"Villa Serbelloni, Bellaggio."


CHAPTER XXVII

BELLAGGIO

The narrowness of the imagination of the old masters is generally depicted in their canvases. Heaven to them was a serious business of pearly gates, harps, halos, and aërial flights on ambient pale clouds. Or, was it the imagination of the Church, dominating the imagination of the artist? To paint halos, or to starve? was doubtless the Hamletonian question of the Renaissance. Now Hillard's idea of Heaven—and in all of us it is a singular conception—was Bellaggio in perpetual springtime; Bellaggio, with its cypress, copper-beech, olive, magnolia, bamboo, pines, its gardens, its vineyards, its orchards of mulberry trees, its restful reaches, for there is always a quality of rest in the ability to see far off; Bellaggio, with the emerald Lecco on one side and the blue-green Como on the other, the white villages nestling along the shores, and the great shadowful Italian Alps.

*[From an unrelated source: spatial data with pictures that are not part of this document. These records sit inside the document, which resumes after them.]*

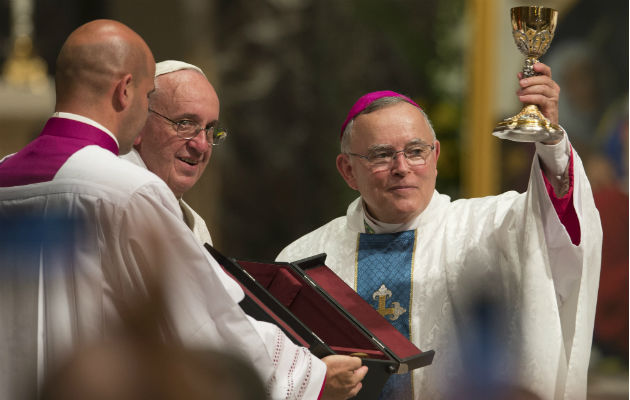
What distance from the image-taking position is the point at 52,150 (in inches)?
115

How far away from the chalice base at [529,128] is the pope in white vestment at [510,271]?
184 mm

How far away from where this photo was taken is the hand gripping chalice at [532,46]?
3291 mm

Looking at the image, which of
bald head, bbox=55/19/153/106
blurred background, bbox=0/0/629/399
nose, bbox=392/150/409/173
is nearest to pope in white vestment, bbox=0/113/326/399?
bald head, bbox=55/19/153/106

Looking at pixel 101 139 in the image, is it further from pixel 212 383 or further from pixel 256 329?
pixel 212 383

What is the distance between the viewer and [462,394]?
1.42 metres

The Villa Serbelloni stands on the wooded promontory, and all day long the warm sunshine floods its walls and terraces and glances from the polished leaves of the tropical plants. The villa remains to-day nearly as it was when Napoleon's forces were in Milan and stabling their horses in the monastery of Santa Maria delle Grazia, under the fading Last Supper, by Da Vinci. It is a hotel now, the annex of one of the great hostelries down below in the town. A tortuous path leads up to the villa; and to climb it is to perform the initial step or lesson to proper mountain-climbing. Here and there, in the blue distances, one finds a patch of snow, an exhilarating foretaste of the high Alps north of Domo d' Ossola and south of the icy Rhone.

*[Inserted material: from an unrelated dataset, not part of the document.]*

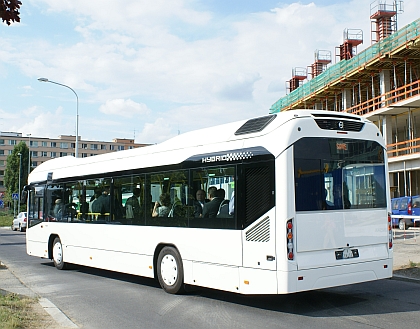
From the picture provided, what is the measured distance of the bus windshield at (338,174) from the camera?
800 centimetres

The six-o'clock boat from Como puffed up noisily and smokily to the quay, churning her side-paddles. The clouds of sunset lay like crimson gashes on the western mountain peaks. Hillard stepped ashore impatiently. What a long day it had been! How white the Villa Serbelloni seemed up there on the little hill-top. He gave his luggage to the porter from the Grand and followed him on foot to the hotel, which was only a dozen steps from the landing. No, he would not dine at the hotel, all but empty at this time of year. He was dining at the Villa Serbelloni above. He dressed quickly, but with the lover's care and the lover's doubt. Less than an hour after leaving the boat he stepped forth from the gardens and took the path up to the villa. The bloom on the wings of the passing swallow, the clouds on the face of the smooth waters, the incense from the flowers now rising upon the vanished sun, the tinted crests encircling, and the soft wind which murmured drowsily among the overhanging branches, all these made the time and place as perfect as a lover's mind could fancy.

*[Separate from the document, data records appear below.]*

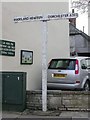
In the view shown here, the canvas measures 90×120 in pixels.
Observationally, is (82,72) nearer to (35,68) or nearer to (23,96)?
(35,68)

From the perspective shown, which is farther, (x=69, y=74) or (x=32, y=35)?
(x=32, y=35)

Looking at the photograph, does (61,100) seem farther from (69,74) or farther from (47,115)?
(69,74)

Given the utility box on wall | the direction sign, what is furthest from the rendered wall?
the direction sign

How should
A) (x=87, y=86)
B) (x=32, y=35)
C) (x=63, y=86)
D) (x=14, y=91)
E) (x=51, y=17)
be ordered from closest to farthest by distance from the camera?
(x=51, y=17) < (x=14, y=91) < (x=63, y=86) < (x=87, y=86) < (x=32, y=35)

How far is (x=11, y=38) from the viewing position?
1211 cm

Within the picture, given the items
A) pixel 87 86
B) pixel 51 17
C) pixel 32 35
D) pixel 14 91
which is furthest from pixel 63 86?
pixel 51 17

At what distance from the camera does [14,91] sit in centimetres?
986

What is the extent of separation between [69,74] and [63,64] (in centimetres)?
76

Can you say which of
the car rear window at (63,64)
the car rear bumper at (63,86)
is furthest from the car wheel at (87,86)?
the car rear window at (63,64)

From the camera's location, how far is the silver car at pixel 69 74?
12352 millimetres

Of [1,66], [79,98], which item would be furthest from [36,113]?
[1,66]

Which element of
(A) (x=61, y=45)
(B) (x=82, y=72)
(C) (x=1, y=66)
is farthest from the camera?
(A) (x=61, y=45)

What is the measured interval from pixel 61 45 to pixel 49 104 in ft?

Sonia, Sonia; his step took the rhythm of it as he climbed. Sonia, Sonia; the very silence seemed to voice it. And she was waiting for him up there. How would she greet him, knowing that nothing would have brought him to her side but the hope of love? With buoyant step he turned by the porter's lodge and strode down the broad roadway to the villa, a deepening green arch above him.

Handsome he was not; he was more. With his thin, high-bred face, his fine eyes, his slender, graceful figure, he presented that type of gentleman to whom all women pay unconscious homage, whether low-born or high, and in whom the little child places its trust and confidence.

He arrived shortly. As he entered the glass-inclosed corridor the concierge rose from his chair and bowed. Hillard inclined his head and went on. There was no one in the dining-room. In the restaurant there was no one but a lonely Russian countess, who had spent part of the year at the villa for more than a decade. He doffed his hat as he passed through the room and gained the picturesque terrace. Afar he saw a table spread under the great oak. A woman sat by it. She was gazing down the winding terraces toward the Lecco. It was still daylight, and he would have known that head of hair among the ten thousand houris of heaven. Softly, softly! he murmured to his heart, now become insurgent.